Please reproduce the listing word for word, everything from the line containing "Examining what is" down to the line containing "Answer: evergreen tree, located", with both of those lines included.
=-=-=
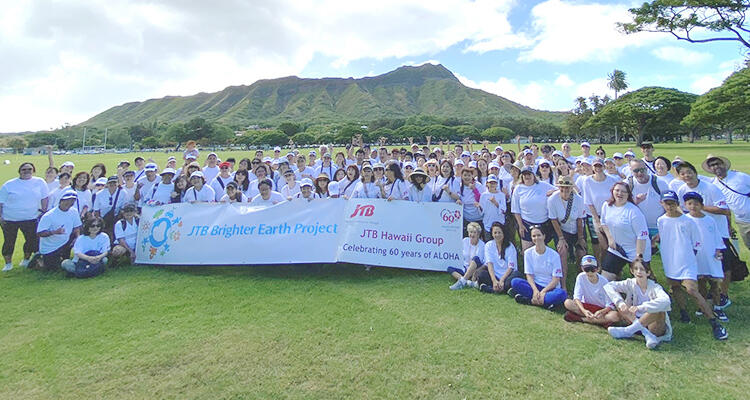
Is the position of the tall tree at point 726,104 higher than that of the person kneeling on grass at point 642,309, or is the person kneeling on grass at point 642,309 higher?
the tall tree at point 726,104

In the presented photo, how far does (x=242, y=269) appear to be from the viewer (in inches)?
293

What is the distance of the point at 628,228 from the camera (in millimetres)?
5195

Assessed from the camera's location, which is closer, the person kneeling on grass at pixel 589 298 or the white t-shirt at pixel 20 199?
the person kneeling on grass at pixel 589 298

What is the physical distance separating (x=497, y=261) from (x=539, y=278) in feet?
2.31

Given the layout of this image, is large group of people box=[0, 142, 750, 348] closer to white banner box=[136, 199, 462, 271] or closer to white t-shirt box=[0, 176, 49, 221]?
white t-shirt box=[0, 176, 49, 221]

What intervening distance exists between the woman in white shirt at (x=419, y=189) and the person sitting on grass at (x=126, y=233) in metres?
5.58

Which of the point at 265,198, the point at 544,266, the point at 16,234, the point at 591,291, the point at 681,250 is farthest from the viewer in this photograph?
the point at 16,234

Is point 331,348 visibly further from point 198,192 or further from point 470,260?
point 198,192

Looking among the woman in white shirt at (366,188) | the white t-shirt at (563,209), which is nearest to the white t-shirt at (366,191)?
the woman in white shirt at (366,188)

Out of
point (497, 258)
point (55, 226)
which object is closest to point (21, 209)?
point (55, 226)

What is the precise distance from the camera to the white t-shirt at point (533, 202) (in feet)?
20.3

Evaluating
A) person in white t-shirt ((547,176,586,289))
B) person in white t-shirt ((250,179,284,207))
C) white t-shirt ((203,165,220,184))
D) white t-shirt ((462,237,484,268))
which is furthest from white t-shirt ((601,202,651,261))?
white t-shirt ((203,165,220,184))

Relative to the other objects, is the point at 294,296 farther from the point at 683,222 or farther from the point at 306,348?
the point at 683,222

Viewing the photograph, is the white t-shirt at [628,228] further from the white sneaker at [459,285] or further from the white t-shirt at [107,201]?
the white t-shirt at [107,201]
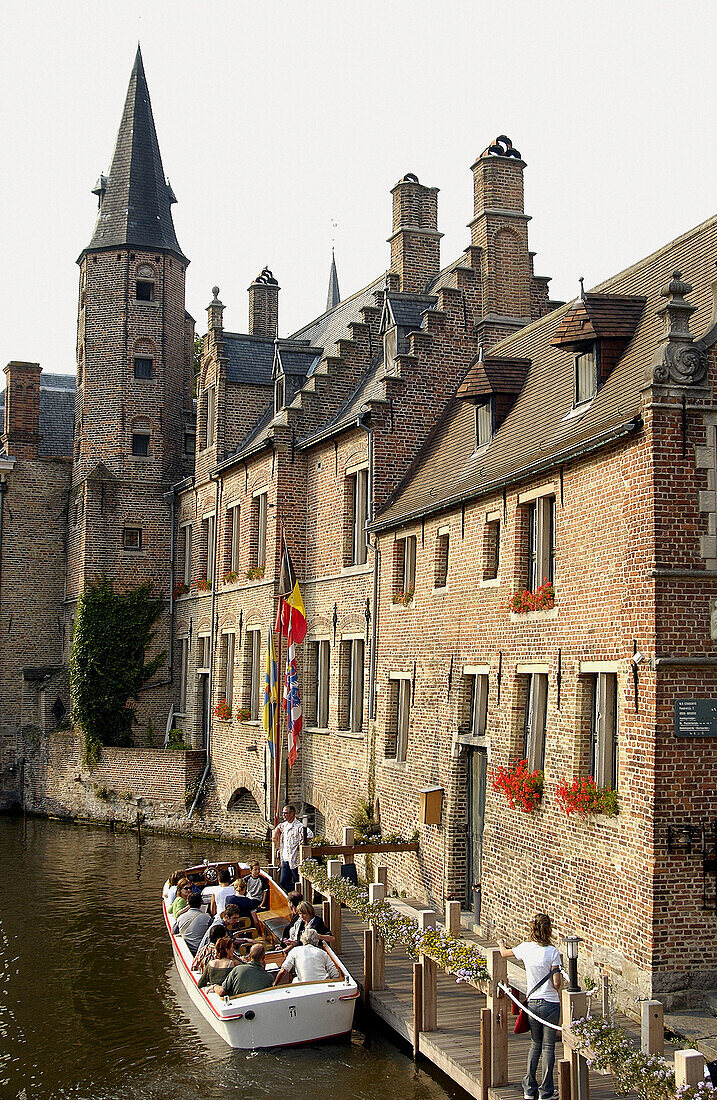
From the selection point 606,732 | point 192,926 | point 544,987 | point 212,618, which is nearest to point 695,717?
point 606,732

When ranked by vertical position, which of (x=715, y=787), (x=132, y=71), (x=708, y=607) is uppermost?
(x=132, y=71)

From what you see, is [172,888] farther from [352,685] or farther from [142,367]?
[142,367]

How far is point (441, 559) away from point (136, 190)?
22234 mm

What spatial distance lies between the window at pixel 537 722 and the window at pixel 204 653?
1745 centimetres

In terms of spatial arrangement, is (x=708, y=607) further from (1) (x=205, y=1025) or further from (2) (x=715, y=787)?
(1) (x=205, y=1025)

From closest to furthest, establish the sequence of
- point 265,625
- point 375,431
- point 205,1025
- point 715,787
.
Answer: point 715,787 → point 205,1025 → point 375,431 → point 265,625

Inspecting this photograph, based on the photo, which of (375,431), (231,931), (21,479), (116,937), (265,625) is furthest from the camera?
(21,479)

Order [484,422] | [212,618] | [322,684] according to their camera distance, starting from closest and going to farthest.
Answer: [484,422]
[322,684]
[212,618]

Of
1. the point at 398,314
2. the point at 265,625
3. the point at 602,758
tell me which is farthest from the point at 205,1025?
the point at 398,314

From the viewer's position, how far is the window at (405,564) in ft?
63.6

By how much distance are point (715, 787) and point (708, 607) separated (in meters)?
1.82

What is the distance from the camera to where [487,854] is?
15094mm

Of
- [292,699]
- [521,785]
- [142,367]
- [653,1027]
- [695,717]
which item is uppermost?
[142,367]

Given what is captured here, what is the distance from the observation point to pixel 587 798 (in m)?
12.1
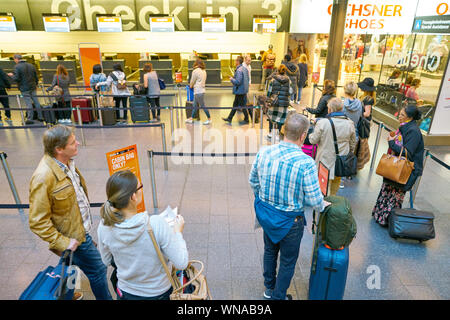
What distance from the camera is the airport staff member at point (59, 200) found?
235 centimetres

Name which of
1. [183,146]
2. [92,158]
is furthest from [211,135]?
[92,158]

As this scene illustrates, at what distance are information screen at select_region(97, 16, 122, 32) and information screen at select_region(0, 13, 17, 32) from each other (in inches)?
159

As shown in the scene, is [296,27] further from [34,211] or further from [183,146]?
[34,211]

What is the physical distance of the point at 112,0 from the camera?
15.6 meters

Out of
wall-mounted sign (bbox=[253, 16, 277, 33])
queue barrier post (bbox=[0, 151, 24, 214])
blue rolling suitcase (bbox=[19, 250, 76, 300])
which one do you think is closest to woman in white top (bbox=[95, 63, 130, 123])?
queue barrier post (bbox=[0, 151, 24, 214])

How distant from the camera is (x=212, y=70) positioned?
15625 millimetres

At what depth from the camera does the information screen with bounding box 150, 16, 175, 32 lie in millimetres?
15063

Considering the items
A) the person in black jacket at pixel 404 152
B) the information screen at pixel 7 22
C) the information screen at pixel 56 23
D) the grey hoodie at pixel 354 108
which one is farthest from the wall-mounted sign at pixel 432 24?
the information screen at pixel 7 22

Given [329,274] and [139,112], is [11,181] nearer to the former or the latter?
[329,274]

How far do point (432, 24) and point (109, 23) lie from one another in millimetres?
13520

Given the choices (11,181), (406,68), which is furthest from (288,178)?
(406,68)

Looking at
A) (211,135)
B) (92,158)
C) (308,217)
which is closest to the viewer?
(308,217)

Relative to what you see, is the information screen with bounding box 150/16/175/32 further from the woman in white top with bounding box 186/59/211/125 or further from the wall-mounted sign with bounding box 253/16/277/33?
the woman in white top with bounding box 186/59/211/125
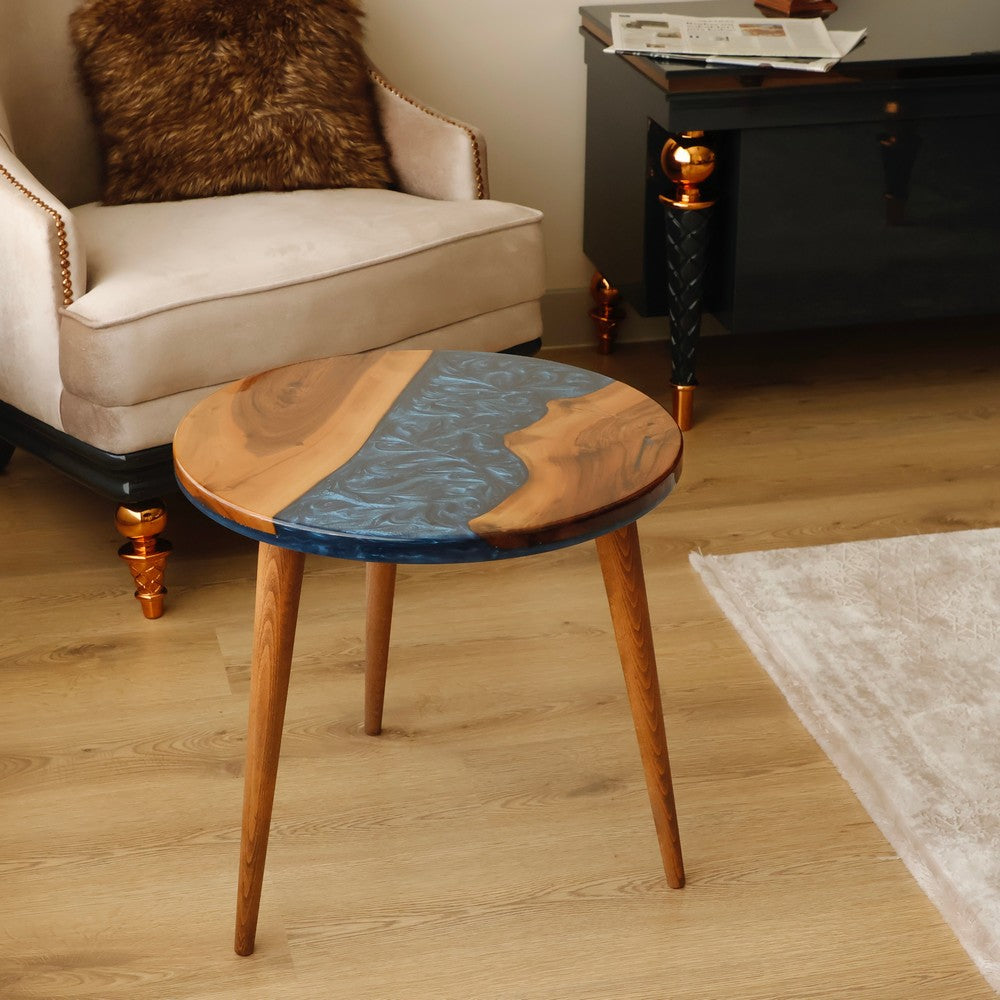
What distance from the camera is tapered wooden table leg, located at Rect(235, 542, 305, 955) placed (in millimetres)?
=-=-=
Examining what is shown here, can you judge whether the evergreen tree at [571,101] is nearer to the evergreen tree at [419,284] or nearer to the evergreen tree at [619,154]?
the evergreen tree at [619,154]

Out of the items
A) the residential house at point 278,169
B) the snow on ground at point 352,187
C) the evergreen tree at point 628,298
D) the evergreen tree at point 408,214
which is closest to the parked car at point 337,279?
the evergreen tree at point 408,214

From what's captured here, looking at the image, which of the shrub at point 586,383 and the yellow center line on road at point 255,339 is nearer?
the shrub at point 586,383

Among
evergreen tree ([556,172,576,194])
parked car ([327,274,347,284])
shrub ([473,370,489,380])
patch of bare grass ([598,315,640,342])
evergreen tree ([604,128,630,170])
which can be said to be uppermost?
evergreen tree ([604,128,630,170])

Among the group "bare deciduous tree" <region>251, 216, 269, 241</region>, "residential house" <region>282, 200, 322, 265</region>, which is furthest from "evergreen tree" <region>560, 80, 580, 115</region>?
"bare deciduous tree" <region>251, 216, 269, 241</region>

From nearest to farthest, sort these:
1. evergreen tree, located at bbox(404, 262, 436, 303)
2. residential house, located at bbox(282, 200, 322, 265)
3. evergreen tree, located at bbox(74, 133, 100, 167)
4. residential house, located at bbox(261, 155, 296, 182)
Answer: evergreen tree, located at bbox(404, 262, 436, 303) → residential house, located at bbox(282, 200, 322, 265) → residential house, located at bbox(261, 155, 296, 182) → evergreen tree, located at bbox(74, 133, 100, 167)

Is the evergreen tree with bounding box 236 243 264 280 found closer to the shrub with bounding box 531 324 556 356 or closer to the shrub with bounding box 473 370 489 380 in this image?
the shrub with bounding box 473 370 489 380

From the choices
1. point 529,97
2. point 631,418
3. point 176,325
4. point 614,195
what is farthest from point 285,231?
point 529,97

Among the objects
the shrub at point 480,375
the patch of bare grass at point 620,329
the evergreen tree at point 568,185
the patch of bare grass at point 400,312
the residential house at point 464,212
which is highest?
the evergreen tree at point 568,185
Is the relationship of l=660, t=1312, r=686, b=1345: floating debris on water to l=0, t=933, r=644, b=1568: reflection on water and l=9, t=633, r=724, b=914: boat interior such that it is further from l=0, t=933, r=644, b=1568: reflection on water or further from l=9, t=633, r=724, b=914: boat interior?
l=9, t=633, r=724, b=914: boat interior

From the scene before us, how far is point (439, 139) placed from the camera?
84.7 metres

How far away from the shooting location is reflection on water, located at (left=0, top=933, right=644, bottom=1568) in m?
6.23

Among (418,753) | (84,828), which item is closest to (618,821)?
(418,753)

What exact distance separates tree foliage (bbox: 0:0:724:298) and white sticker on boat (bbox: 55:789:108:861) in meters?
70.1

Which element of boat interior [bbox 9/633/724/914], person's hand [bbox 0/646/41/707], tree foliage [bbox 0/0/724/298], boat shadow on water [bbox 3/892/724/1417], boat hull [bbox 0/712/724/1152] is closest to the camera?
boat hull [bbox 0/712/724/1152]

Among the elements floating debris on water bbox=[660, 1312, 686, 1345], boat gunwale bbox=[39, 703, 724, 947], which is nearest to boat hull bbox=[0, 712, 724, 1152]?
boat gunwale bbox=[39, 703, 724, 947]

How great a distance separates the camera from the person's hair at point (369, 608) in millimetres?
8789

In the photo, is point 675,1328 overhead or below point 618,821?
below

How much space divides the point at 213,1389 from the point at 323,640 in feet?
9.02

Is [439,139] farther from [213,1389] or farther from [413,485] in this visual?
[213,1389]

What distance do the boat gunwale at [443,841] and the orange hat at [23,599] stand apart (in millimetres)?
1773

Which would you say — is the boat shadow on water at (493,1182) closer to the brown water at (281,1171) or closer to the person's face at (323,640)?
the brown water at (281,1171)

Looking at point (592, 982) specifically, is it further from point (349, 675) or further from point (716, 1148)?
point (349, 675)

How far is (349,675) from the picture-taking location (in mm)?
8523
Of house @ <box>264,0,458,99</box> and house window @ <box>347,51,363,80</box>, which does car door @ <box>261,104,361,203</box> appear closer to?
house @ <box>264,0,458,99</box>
=-=-=
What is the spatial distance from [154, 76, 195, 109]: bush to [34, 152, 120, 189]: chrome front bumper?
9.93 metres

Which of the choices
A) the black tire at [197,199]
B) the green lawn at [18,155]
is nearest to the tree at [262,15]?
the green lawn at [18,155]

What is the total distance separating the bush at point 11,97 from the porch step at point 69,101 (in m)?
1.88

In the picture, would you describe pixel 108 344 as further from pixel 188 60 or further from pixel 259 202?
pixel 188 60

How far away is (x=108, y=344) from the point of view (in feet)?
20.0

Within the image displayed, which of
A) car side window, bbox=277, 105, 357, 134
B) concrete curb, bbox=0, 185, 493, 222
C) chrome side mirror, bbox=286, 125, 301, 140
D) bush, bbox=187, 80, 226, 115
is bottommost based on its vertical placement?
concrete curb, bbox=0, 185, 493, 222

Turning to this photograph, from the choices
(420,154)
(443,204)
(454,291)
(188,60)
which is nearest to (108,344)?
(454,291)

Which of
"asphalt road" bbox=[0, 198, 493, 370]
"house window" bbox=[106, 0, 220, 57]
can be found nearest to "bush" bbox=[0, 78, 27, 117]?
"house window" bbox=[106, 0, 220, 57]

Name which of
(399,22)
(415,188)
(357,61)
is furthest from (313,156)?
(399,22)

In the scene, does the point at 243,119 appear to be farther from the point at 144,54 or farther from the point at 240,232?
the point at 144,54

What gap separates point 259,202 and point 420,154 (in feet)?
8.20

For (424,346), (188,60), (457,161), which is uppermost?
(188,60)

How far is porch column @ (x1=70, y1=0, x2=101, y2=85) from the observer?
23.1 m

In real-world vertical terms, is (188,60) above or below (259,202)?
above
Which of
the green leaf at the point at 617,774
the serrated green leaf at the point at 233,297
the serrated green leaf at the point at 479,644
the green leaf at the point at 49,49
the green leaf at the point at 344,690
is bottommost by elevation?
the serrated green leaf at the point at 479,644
=-=-=
ANSWER TO THIS EXERCISE:
Examining what is shown here, can you judge whether the evergreen tree at [571,101] is nearer to the evergreen tree at [419,284] or nearer to the evergreen tree at [619,154]?
the evergreen tree at [619,154]

Out of the items
A) the residential house at point 278,169
B) the snow on ground at point 352,187
C) the evergreen tree at point 628,298
D) the evergreen tree at point 408,214
which is closest to the parked car at point 337,279?
the evergreen tree at point 408,214

From what's captured here, looking at the image, which of the shrub at point 586,383 and the yellow center line on road at point 255,339 is nearer?
the shrub at point 586,383

Among
evergreen tree ([556,172,576,194])
parked car ([327,274,347,284])
shrub ([473,370,489,380])
patch of bare grass ([598,315,640,342])
evergreen tree ([604,128,630,170])
which can be said to be uppermost?
evergreen tree ([604,128,630,170])

Among the group "bare deciduous tree" <region>251, 216, 269, 241</region>, "residential house" <region>282, 200, 322, 265</region>, which is furthest from "evergreen tree" <region>560, 80, 580, 115</region>?
"bare deciduous tree" <region>251, 216, 269, 241</region>

From nearest to farthest, sort these:
1. evergreen tree, located at bbox(404, 262, 436, 303)
2. residential house, located at bbox(282, 200, 322, 265)
3. evergreen tree, located at bbox(74, 133, 100, 167)
4. residential house, located at bbox(261, 155, 296, 182)
Answer: evergreen tree, located at bbox(404, 262, 436, 303) → residential house, located at bbox(282, 200, 322, 265) → residential house, located at bbox(261, 155, 296, 182) → evergreen tree, located at bbox(74, 133, 100, 167)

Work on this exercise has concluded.